# How do you use the second derivative to determine concave up / down for f(x) = 3x^3-18x^2+6x-29?

Aug 31, 2015

Refer Explanation Section

#### Explanation:

At the out set, it is a cubic function. It has two turning points.
When the function is minimum, the curve is concave upwards.
When the function is maximum the curve is concave downwards.

Find the first derivative.

Set it equal to zero.

It is a quadratic equation. It has two x values.

Find the second derivative.

Substitute the already calculated values of x to decide whether the function has a minimum or maximum.

At x = 3.82 The second derivative is positive. The function has a minimum. At this point the curve is concave upwards.

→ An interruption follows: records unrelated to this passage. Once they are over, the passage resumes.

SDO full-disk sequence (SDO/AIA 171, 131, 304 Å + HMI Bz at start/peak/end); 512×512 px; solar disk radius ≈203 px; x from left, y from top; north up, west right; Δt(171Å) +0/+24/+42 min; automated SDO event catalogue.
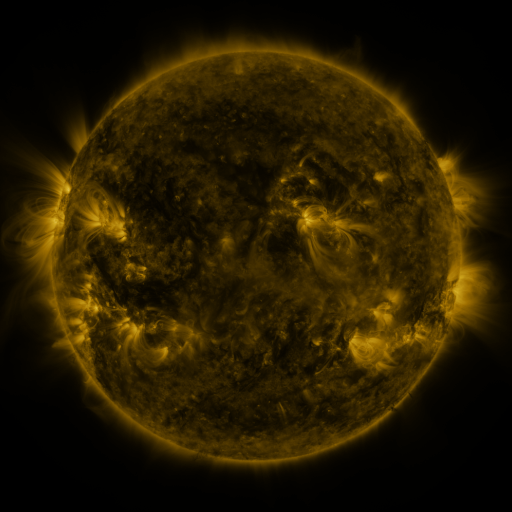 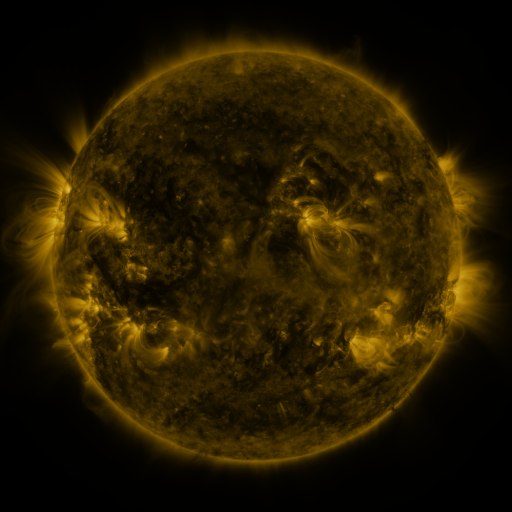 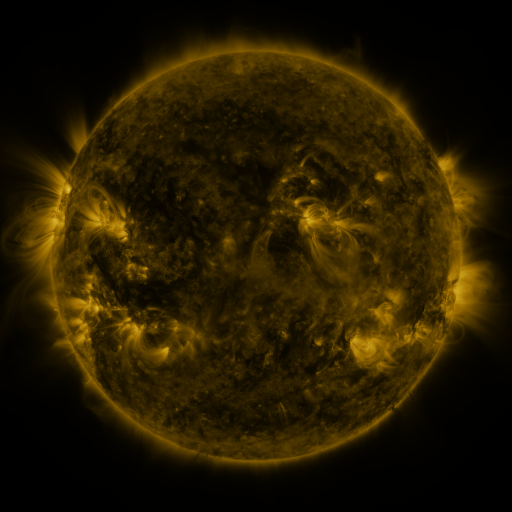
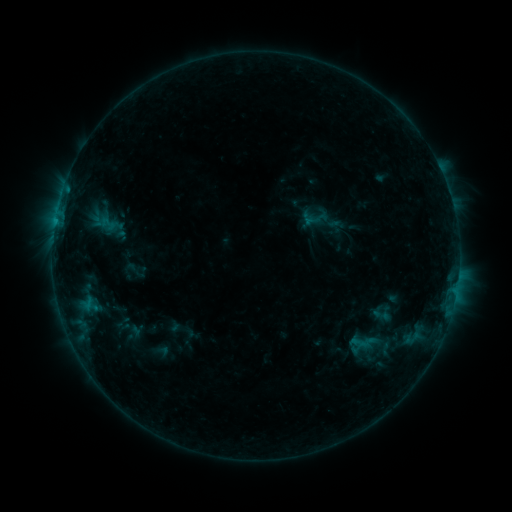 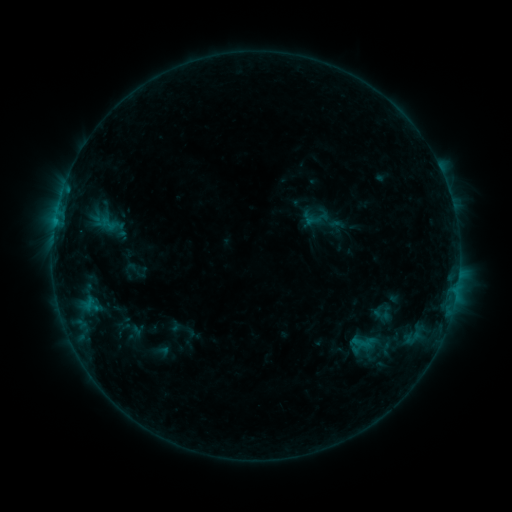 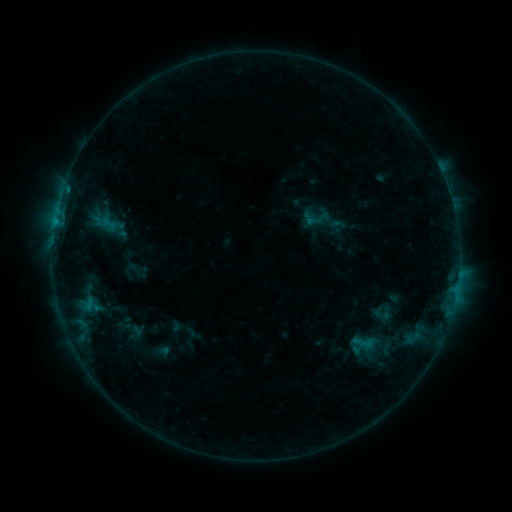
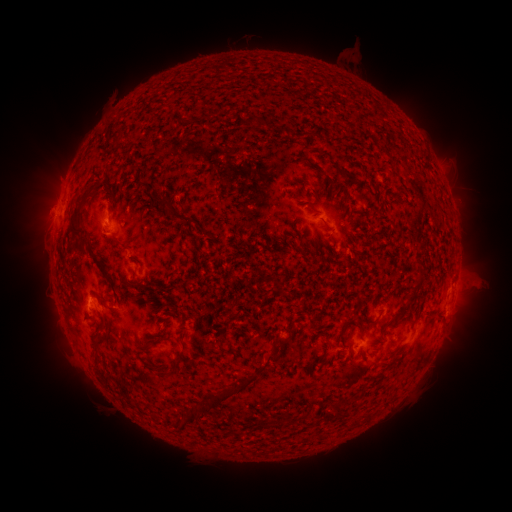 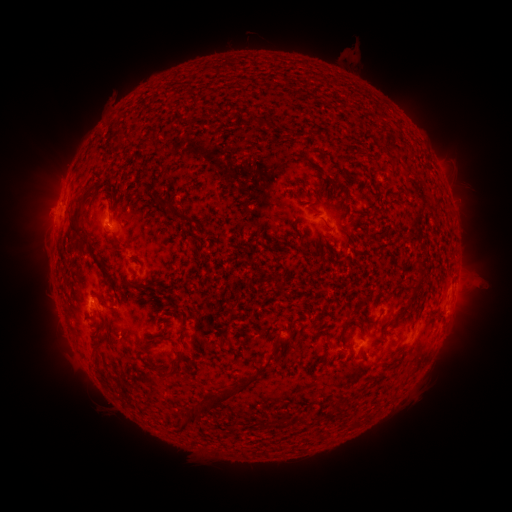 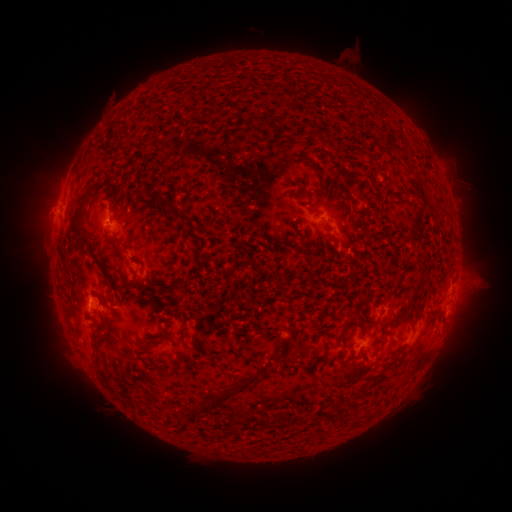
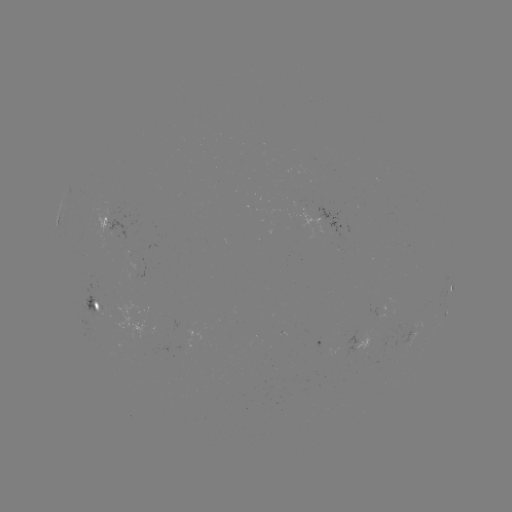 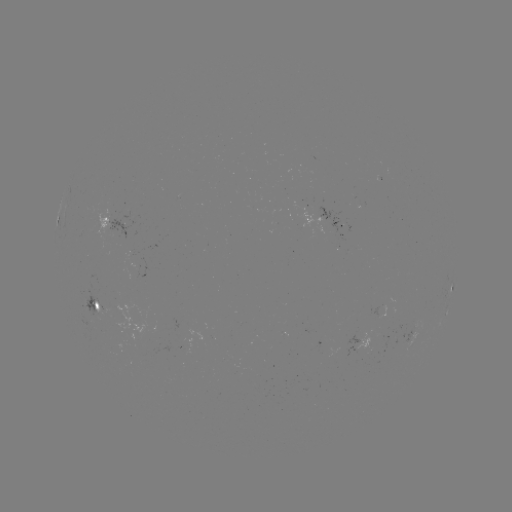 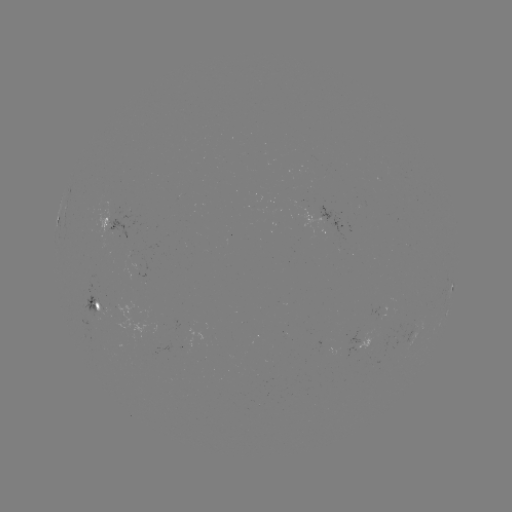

no classed flare was catalogued and no EUV brightening was flagged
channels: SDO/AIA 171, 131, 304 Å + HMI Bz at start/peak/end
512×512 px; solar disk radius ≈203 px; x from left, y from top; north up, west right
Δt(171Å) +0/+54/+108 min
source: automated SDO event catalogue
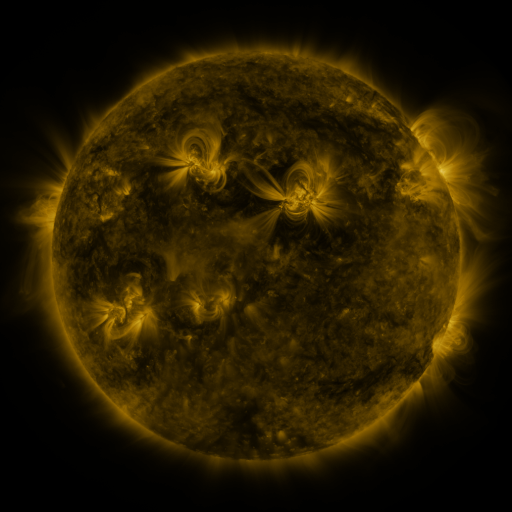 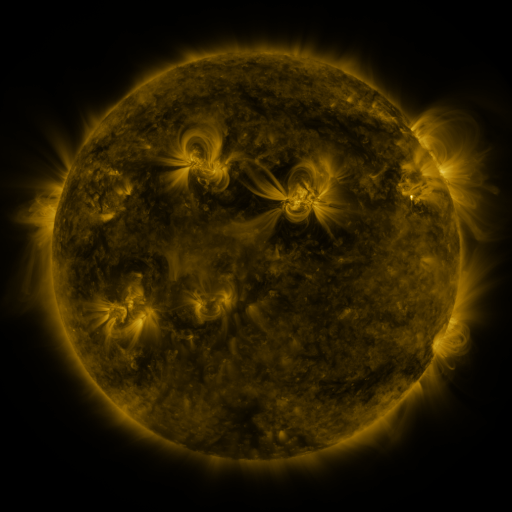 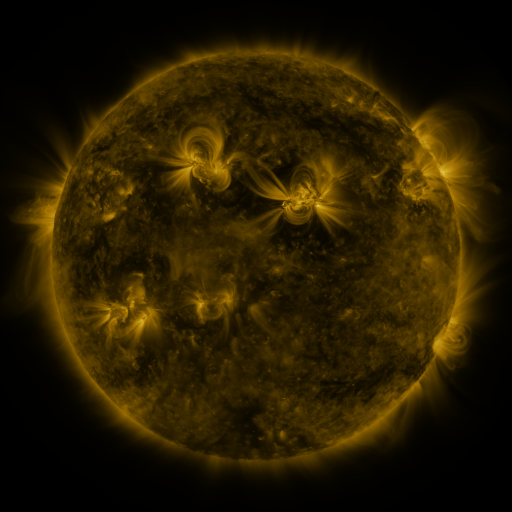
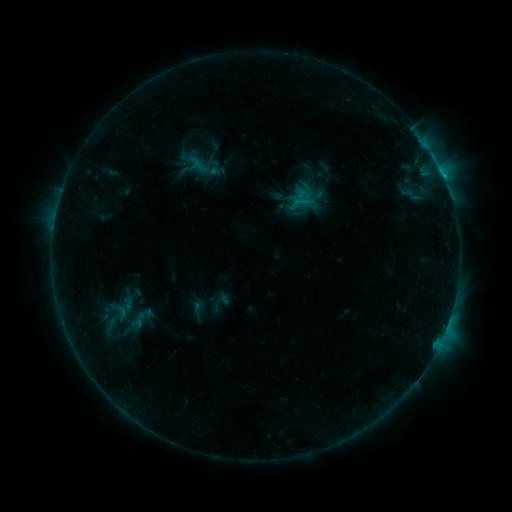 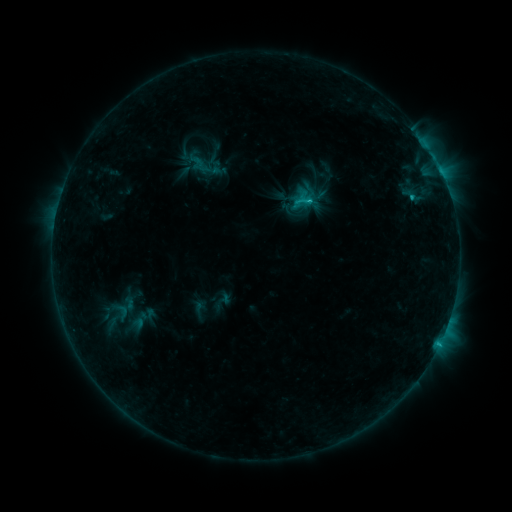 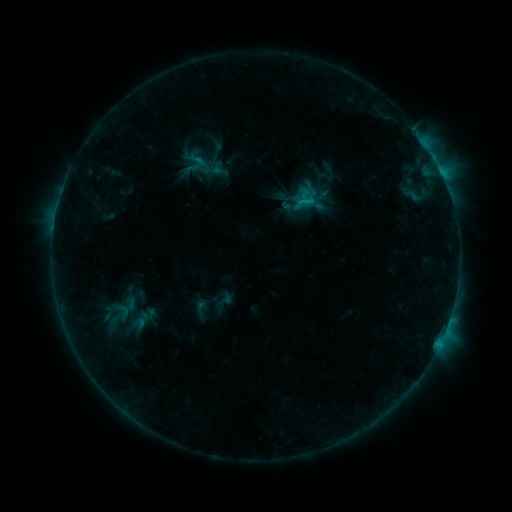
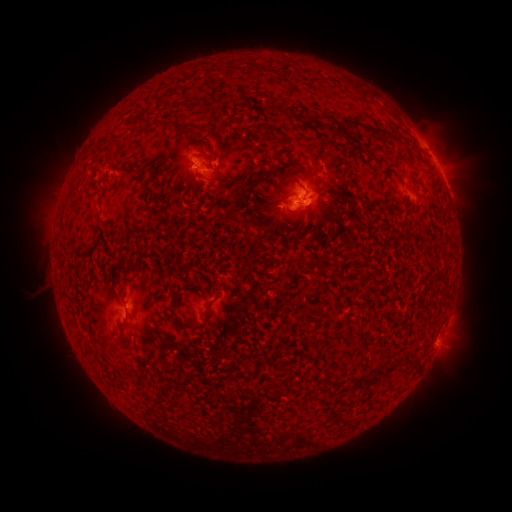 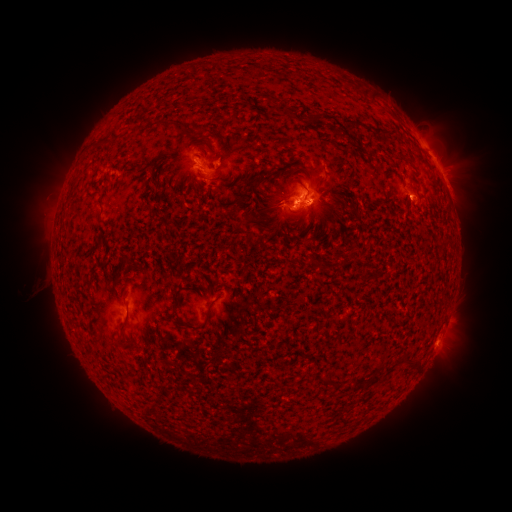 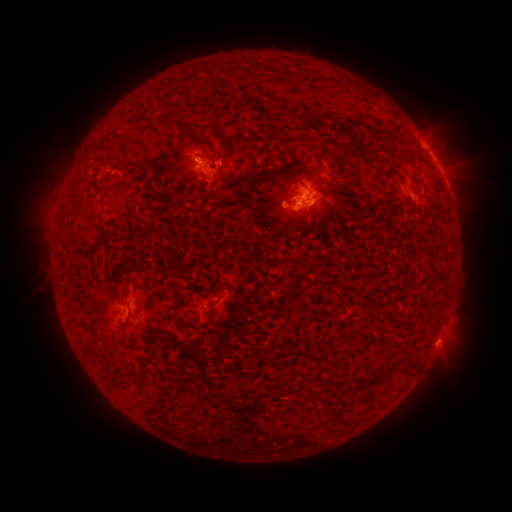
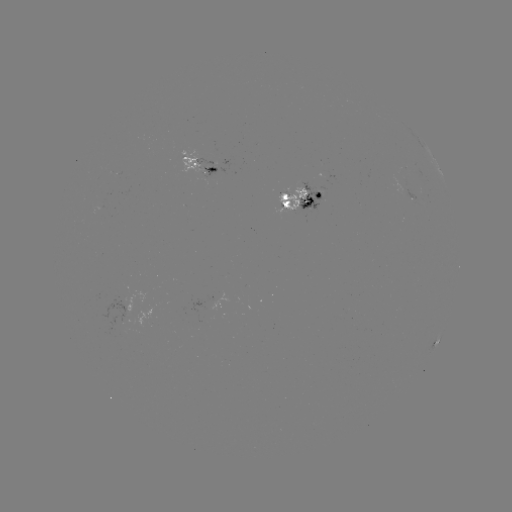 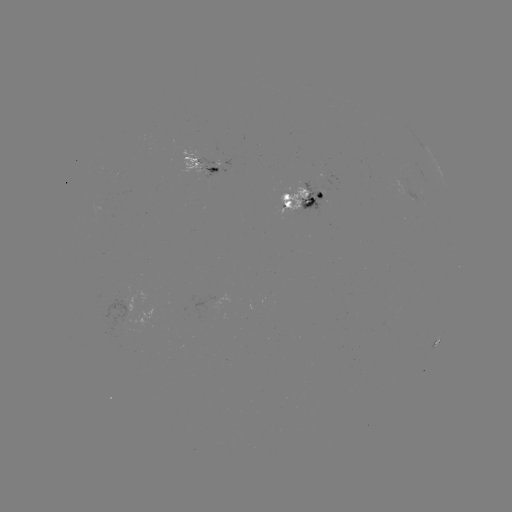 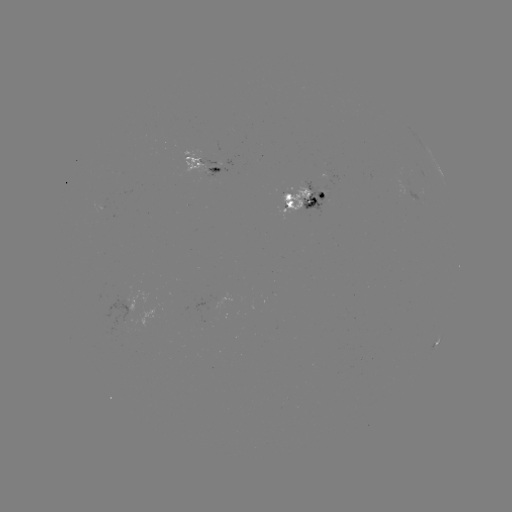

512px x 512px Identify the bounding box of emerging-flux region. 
[204, 167, 219, 176].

At x = 0.17. The second derivative is negative. The function has a maximum. At this point the curve is concave downwards.

Aug 31, 2015

The graph of $f$ is concave down on $\left(- \infty , 2\right)$ and concave up on $\left(2 , \infty\right)$. The point $\left(2 , - 65\right)$ is the inflection point.

#### Explanation:

$f \left(x\right) = 3 {x}^{3} - 18 {x}^{2} + 6 x - 29$

$f ' \left(x\right) = 9 {x}^{2} - 36 x + 6$

$f ' ' \left(x\right) = 18 x - 36$

The graph of $f$ is concave up on intervals on which $f ' '$ is positive and concave down ehere it is negative. So ingestogate the sign on $f ' ' \left(x\right) = 18 x - 36$.

Because this $f ' '$ is never undefined, the only chance this $f ' '$ has to change sign is when it is zero.

$18 x - 36 = 0$ at $x = 2$

This cuts the number line into two pieces:

on $\left(- \infty , 2\right)$ we have $f ' ' \left(x\right) < 0$ $\text{ }$ choose a test number if you like

on $\left(2 , \infty\right)$ we have $f ' ' \left(x\right) > 0$ $\text{ }$ choose a test number if you like

So the graph of $f$ is concave down on $\left(- \infty , 2\right)$ and concave up on $\left(2 , \infty\right)$.

Because $f \left(2\right) = - 65$, the point $\left(2 , - 65\right)$ is the inflection point.